• **Task goal**
Range to output from the entries below: the line containing "User Blog Nanomat" through the line containing "Belize Central Bank". Set it down exactly, ends included, nothing else.

• **Records to use**
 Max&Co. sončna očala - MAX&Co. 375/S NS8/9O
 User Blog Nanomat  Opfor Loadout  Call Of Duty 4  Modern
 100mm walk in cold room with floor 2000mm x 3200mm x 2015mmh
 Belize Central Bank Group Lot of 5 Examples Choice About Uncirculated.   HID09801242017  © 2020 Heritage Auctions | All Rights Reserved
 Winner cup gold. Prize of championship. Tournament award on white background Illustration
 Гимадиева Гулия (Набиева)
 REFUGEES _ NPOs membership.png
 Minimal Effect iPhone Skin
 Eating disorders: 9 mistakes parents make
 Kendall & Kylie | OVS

* * *

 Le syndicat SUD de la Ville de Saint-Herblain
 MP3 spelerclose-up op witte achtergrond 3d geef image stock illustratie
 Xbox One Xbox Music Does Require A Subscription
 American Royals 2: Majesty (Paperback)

• **Task output**
 User Blog Nanomat  Opfor Loadout  Call Of Duty 4  Modern
 100mm walk in cold room with floor 2000mm x 3200mm x 2015mmh
 Belize Central Bank Group Lot of 5 Examples Choice About Uncirculated.   HID09801242017  © 2020 Heritage Auctions | All Rights Reserved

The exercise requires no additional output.